[[ Materials provided open ]]

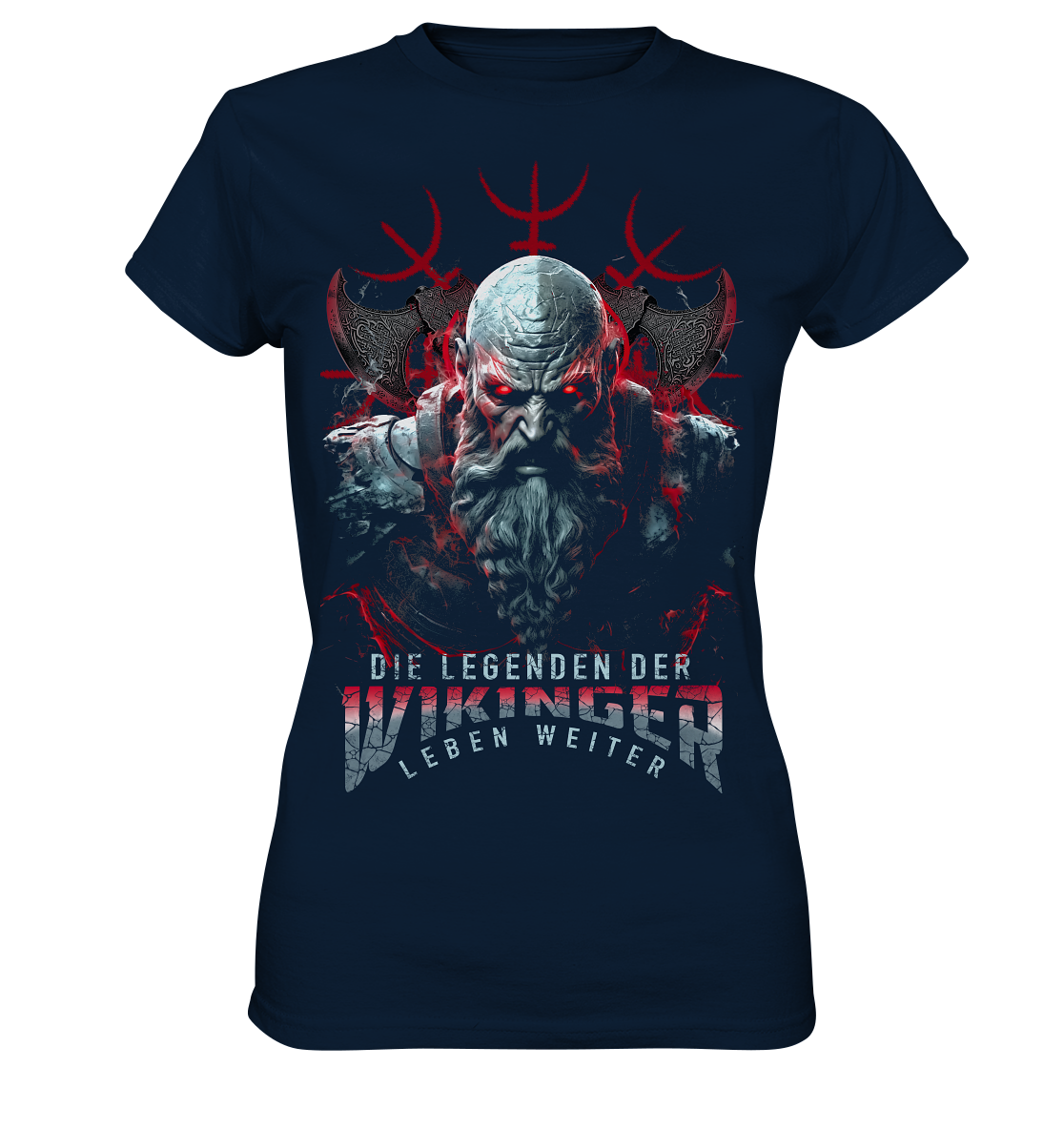 Wikinger  Legende  - Ladies Premium Shirt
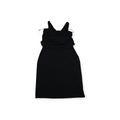 Vestido Ralph Lauren Color Negro Sin Mangas Chico S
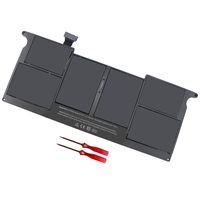 A1406 A1495 Laptop Battery for MacBook Air 11 inch A1465 (Mid 2012 2013 Early 2014 2015 Version) A1370 Mid 2011 MC968 MD223 MC506LL MD711 MC965LL 020-7376-A 020-7377-A - 12 Months Warranty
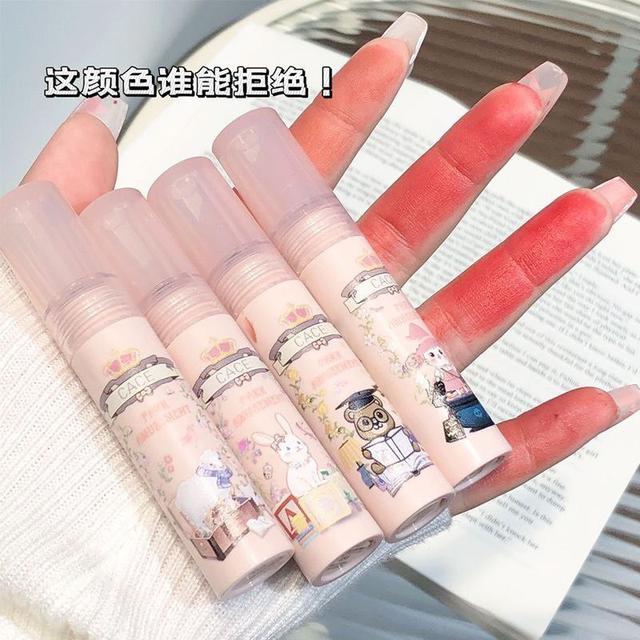 CACE遊樂園啞光柔霧唇泥禮盒(預購)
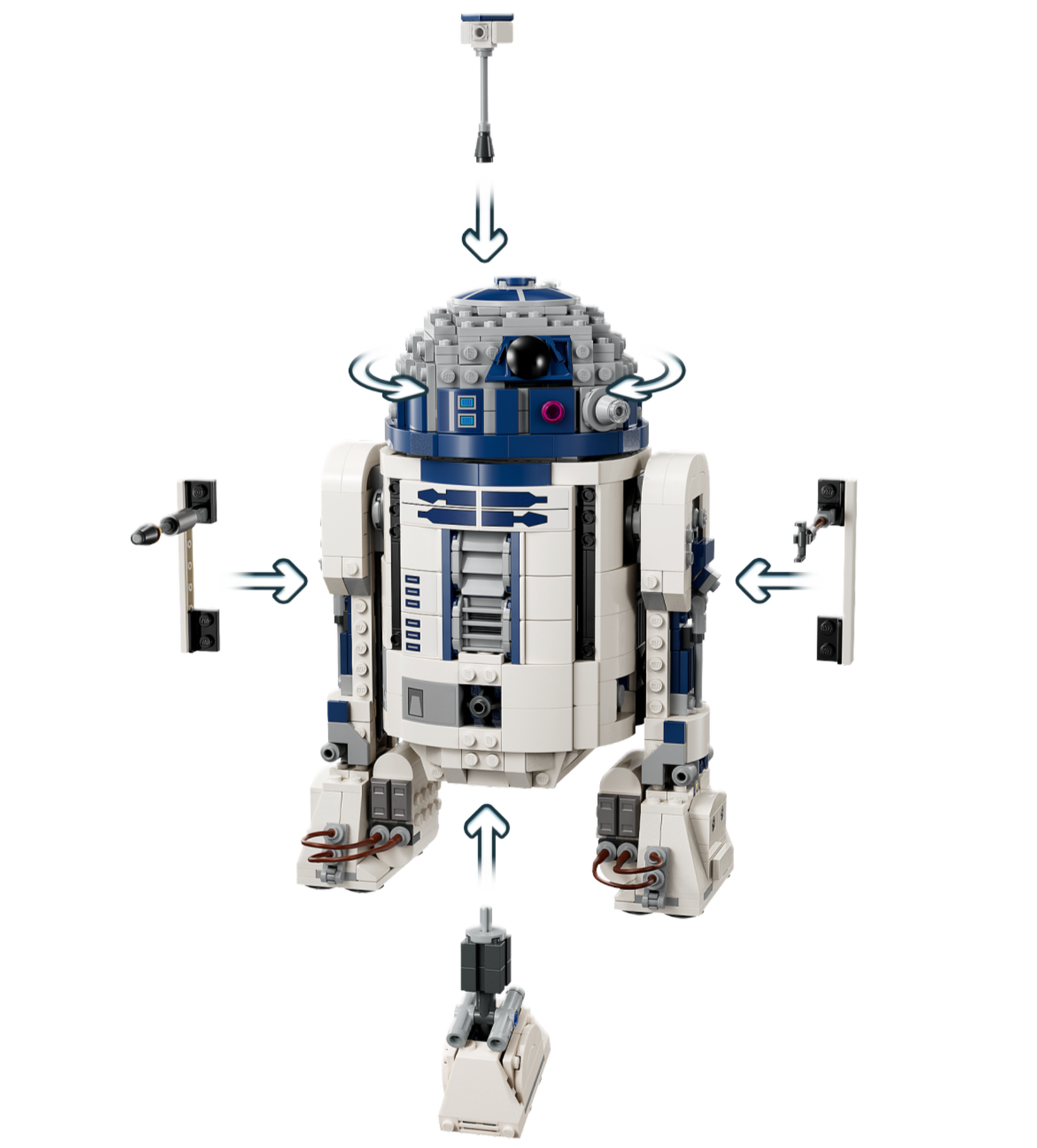 Star Wars 75379 R2-D2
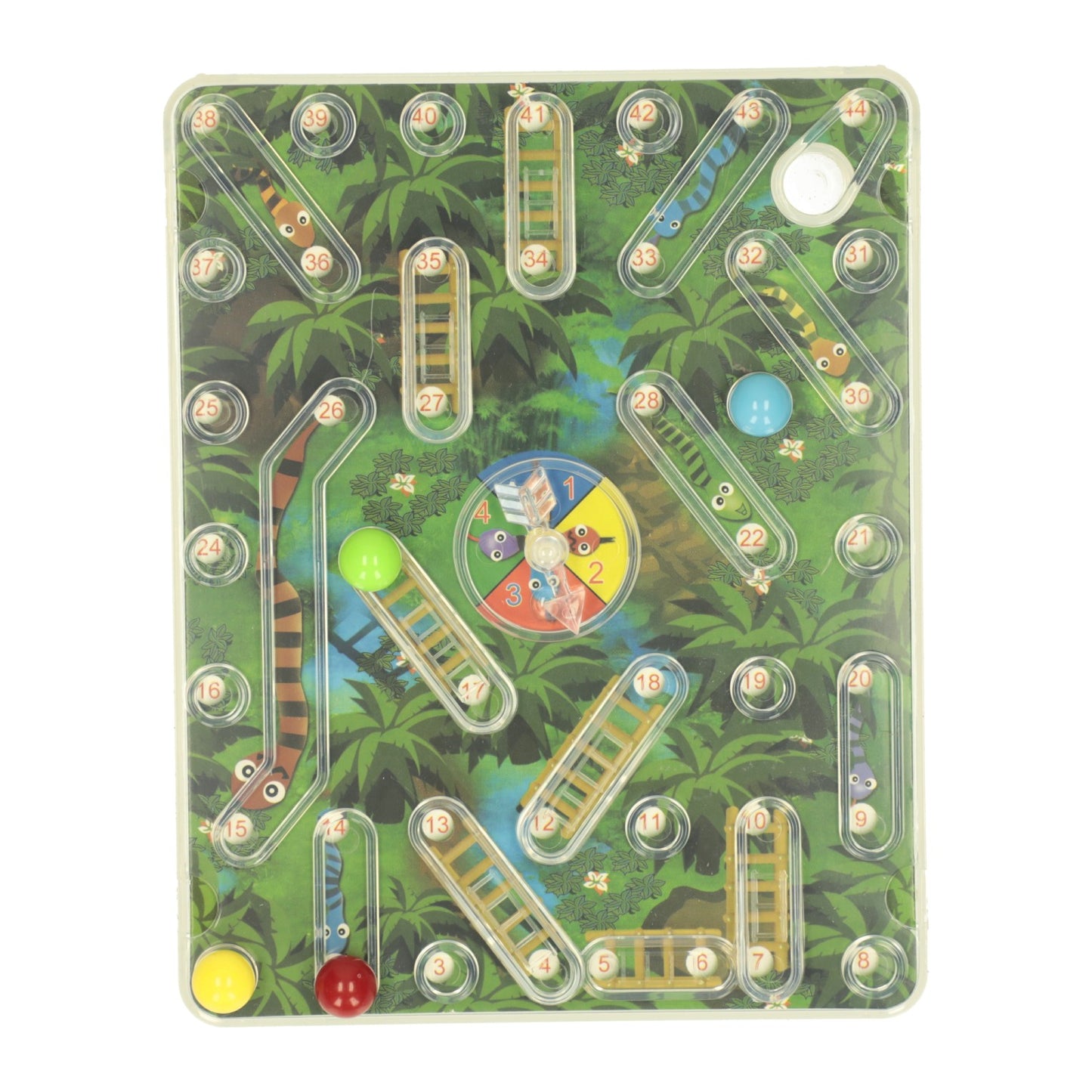 Jeu de serpent et d'échelle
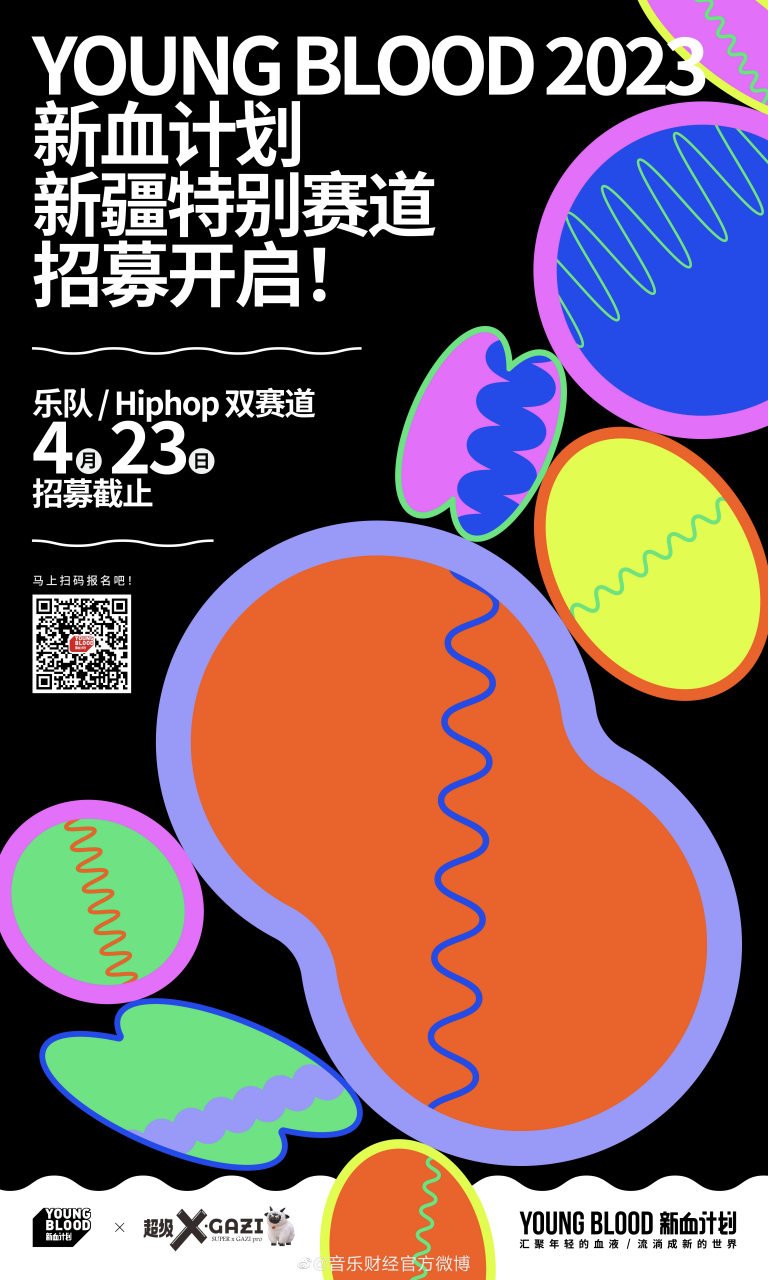 "摩登天空新血计划"联合"超级小尕子"开启新疆特别赛道,为挖掘新疆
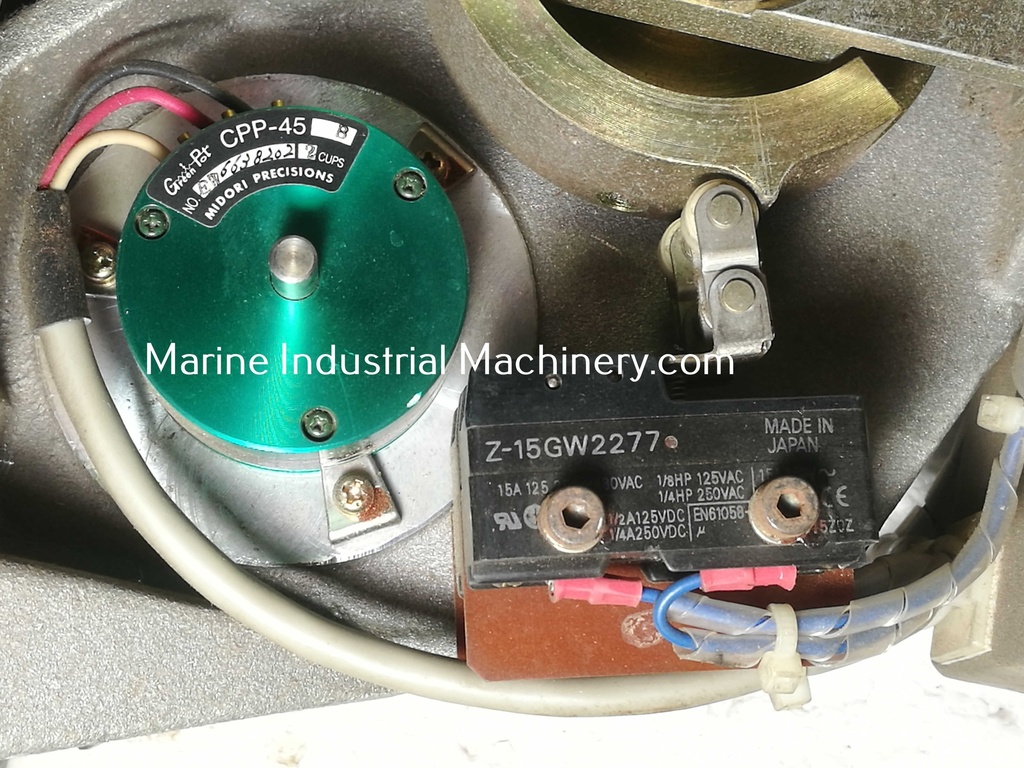 Nabco Engine Telegraph(0-10)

[[ Materials provided closed ]]

=== Task goal ===
Set down every entry exactly as it appears, but skip the pictures.

=== Result of this exercise ===
 Wikinger  Legende  - Ladies Premium Shirt
 Vestido Ralph Lauren Color Negro Sin Mangas Chico S
 A1406 A1495 Laptop Battery for MacBook Air 11 inch A1465 (Mid 2012 2013 Early 2014 2015 Version) A1370 Mid 2011 MC968 MD223 MC506LL MD711 MC965LL 020-7376-A 020-7377-A - 12 Months Warranty
 CACE遊樂園啞光柔霧唇泥禮盒(預購)
 Star Wars 75379 R2-D2
 Jeu de serpent et d'échelle
 "摩登天空新血计划"联合"超级小尕子"开启新疆特别赛道,为挖掘新疆
 Nabco Engine Telegraph(0-10)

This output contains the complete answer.